Lei è spesso categorizzato come regista di film horror, ma in Seventh Code c'è poco di questo genere. Dirigere questo film è stato un modo per staccarsi da questa etichetta? Perché la scelta di ambientare la storia in Russia?
Kiyoshi Kurosawa: Io amo i film horror, ma amo anche altri generi: certo, ho voluto evitare di essere etichettato. La scelta della Russia non ha una motivazione precisa: l'attrice principale è molto conosciuta, in Giappone, anche come cantante: per questo ho voluto provare a calarla in un ruolo completamente diverso da quello per lei naturale. E' un film d'azione, che rispecchia i miei gusti, e che mette in luce anche le sua capacità fisiche.
All'inizio non ci ho pensato, ma a posteriori ciò può essere vero. Credo che i film della Nouvelle Vague si siano ispirati, a loro volta, ai film di genere statunitensi: erano film particolari, per la Francia di allora, che mettevano in prima linea l'amore per quel cinema. Anch'io volevo ricostruire le tematiche di certo cinema di genere americano, in un territorio diverso.

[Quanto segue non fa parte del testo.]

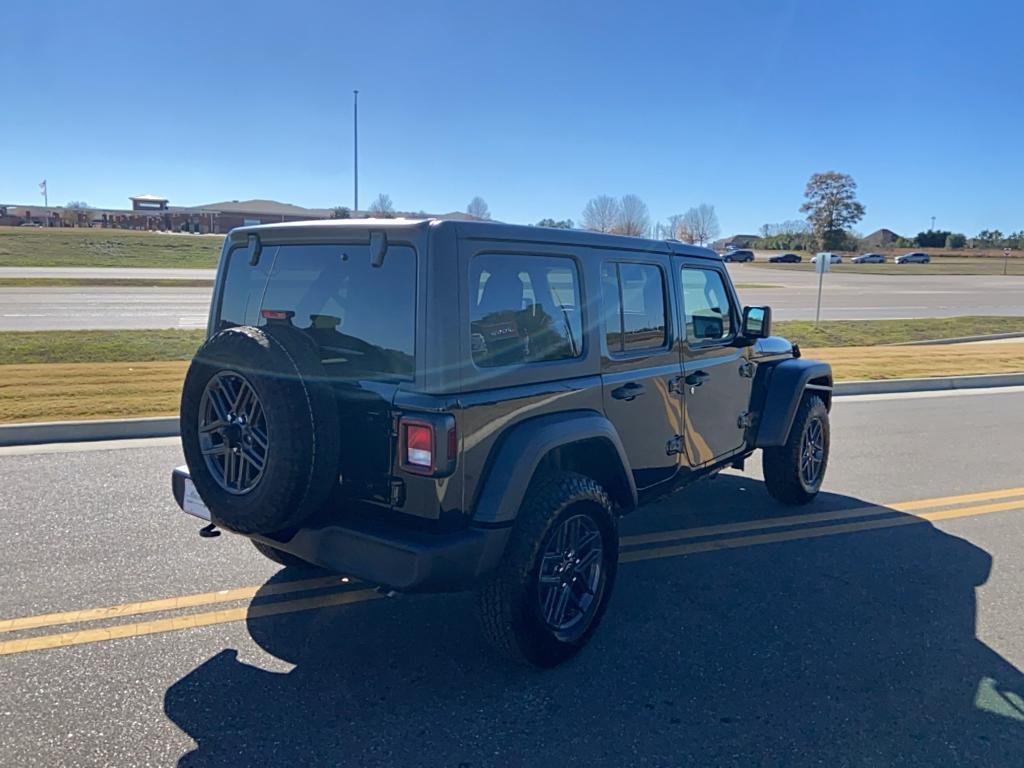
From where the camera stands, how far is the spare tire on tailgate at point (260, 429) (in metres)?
2.87

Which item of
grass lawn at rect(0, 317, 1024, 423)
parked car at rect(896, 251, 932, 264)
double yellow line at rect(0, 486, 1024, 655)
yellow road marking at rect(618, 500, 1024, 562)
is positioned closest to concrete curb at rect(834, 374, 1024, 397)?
grass lawn at rect(0, 317, 1024, 423)

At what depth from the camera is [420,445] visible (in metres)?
2.89

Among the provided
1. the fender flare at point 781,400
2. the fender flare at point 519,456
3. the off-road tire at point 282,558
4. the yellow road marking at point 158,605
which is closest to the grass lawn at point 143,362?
the off-road tire at point 282,558

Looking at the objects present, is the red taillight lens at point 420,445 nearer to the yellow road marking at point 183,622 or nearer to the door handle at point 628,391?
the door handle at point 628,391

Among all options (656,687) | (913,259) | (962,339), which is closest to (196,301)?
(962,339)

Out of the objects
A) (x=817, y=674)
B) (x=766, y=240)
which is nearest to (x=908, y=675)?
(x=817, y=674)

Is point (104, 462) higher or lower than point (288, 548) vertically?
lower

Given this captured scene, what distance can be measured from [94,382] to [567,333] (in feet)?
24.8

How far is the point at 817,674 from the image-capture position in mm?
3357

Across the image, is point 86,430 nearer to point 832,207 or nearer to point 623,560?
point 623,560

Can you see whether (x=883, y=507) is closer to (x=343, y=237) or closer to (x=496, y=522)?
(x=496, y=522)

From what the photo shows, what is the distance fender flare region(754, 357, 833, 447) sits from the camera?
5223mm

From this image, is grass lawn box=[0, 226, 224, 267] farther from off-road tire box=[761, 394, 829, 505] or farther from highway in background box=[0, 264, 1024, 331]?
off-road tire box=[761, 394, 829, 505]

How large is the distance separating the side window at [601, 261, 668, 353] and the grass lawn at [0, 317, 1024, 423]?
557 cm
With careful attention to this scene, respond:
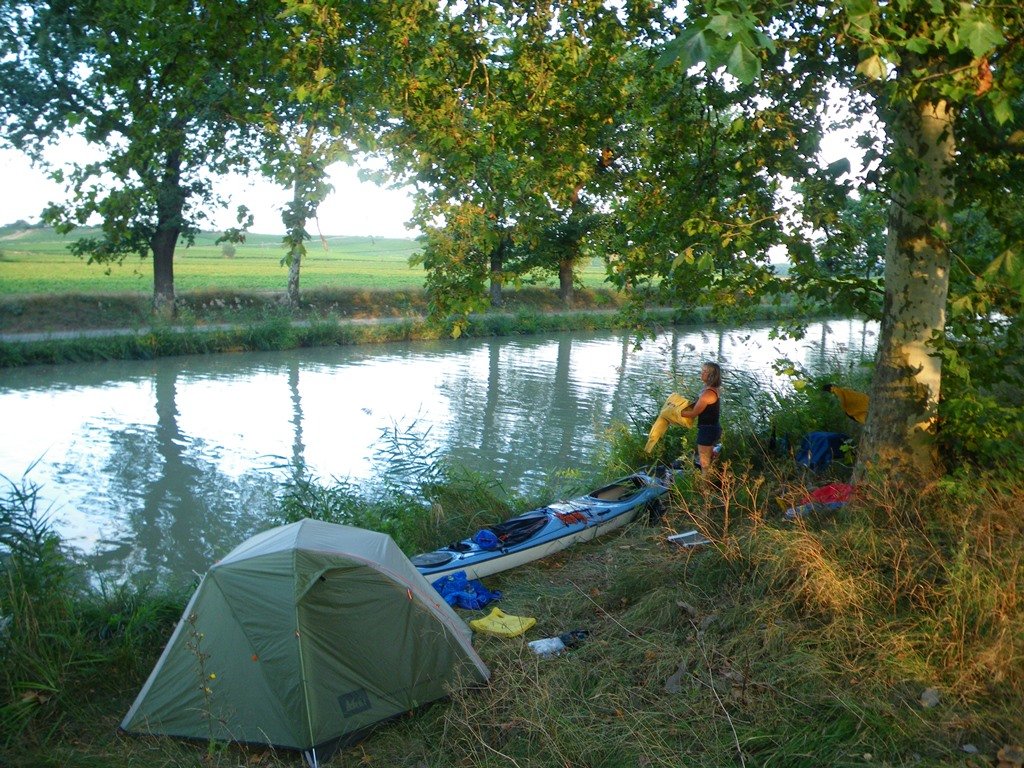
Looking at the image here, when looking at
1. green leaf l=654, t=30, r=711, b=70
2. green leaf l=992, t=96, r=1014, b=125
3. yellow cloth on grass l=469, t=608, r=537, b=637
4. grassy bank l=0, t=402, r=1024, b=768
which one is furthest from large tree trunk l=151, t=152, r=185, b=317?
green leaf l=654, t=30, r=711, b=70

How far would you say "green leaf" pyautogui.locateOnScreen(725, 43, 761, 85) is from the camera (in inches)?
122

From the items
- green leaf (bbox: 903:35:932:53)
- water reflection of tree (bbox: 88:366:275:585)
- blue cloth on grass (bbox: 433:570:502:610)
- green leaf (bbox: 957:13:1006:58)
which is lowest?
water reflection of tree (bbox: 88:366:275:585)

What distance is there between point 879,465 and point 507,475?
6.92m

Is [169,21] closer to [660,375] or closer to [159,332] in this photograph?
[660,375]

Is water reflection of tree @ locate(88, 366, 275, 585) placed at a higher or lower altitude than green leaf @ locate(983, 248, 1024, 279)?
lower

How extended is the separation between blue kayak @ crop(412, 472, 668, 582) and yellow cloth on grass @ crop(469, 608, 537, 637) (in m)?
1.07

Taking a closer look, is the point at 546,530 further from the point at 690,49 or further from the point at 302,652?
the point at 690,49

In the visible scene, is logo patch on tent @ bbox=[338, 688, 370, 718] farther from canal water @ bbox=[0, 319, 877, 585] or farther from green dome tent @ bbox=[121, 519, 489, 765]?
canal water @ bbox=[0, 319, 877, 585]

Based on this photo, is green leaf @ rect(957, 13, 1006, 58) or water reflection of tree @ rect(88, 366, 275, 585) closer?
green leaf @ rect(957, 13, 1006, 58)

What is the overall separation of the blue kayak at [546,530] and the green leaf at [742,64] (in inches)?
189

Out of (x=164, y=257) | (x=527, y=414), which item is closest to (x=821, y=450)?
(x=527, y=414)

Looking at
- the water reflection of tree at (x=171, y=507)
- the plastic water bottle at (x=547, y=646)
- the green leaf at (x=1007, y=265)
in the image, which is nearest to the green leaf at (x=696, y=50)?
the green leaf at (x=1007, y=265)

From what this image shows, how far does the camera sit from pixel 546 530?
26.5 ft

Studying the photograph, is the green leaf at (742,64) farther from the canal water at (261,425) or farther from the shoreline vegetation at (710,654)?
the canal water at (261,425)
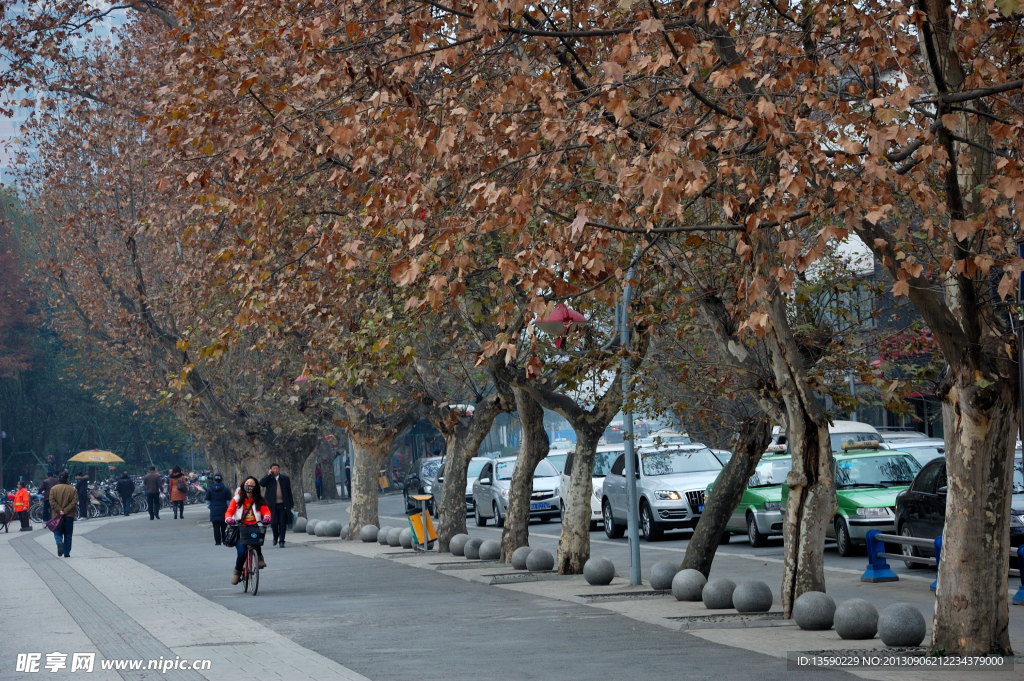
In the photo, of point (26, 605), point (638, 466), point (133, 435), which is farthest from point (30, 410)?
point (26, 605)

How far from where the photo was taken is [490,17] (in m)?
8.71

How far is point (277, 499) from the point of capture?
28656mm

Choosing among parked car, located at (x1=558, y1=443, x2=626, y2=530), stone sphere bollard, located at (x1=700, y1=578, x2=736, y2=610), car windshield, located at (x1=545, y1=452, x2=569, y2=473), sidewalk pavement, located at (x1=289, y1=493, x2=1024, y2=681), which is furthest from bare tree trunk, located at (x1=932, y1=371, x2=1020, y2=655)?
car windshield, located at (x1=545, y1=452, x2=569, y2=473)

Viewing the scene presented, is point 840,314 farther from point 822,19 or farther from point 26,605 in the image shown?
point 26,605

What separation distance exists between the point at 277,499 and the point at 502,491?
7383 millimetres

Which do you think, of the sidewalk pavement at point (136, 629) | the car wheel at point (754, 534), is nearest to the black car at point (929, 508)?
the car wheel at point (754, 534)

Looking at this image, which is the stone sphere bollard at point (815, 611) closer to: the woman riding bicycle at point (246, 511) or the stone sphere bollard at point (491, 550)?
the woman riding bicycle at point (246, 511)

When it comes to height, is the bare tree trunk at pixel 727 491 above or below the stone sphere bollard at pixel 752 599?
above

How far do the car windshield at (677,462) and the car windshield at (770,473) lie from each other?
2061mm

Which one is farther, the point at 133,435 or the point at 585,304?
the point at 133,435

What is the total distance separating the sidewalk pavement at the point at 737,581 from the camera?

Nel finale del film è forse ravvisabile un segno del destino?
Non ho pensato sinceramente a una tematica così astratta: cercavo semplicemente un finale per il mio film. La giovane protagonista è molto spietata, ha ucciso a sangue freddo un uomo. Volevo trasmettere il fatto che lei non potesse scappare così facilmente dalla strada che aveva intrapreso: nel finale, non si sa se sia viva o è morta, ma sappiamo che comunque trascina nella sua vita attuale tutta la sua storia di spietatezza. Anche nella Nouvelle Vague o nella New Hollywood si vedono spesso i protagonisti morire: forse inconsciamente, ho preso da lì l'ispirazione per il finale.
Questo donne così forti sono solo funzionali solo al genere, o riflettono un suo gusto per questo tipo di personaggi?
Sono vere ambedue le cose: per "lavoro" devono essere donne molto forti, ma è bello anche pensare che il sesso debole sia in grado, a volte, di sopraffare l'uomo. E' un tema del cinema del passato che mi piace vedere e riprodurre.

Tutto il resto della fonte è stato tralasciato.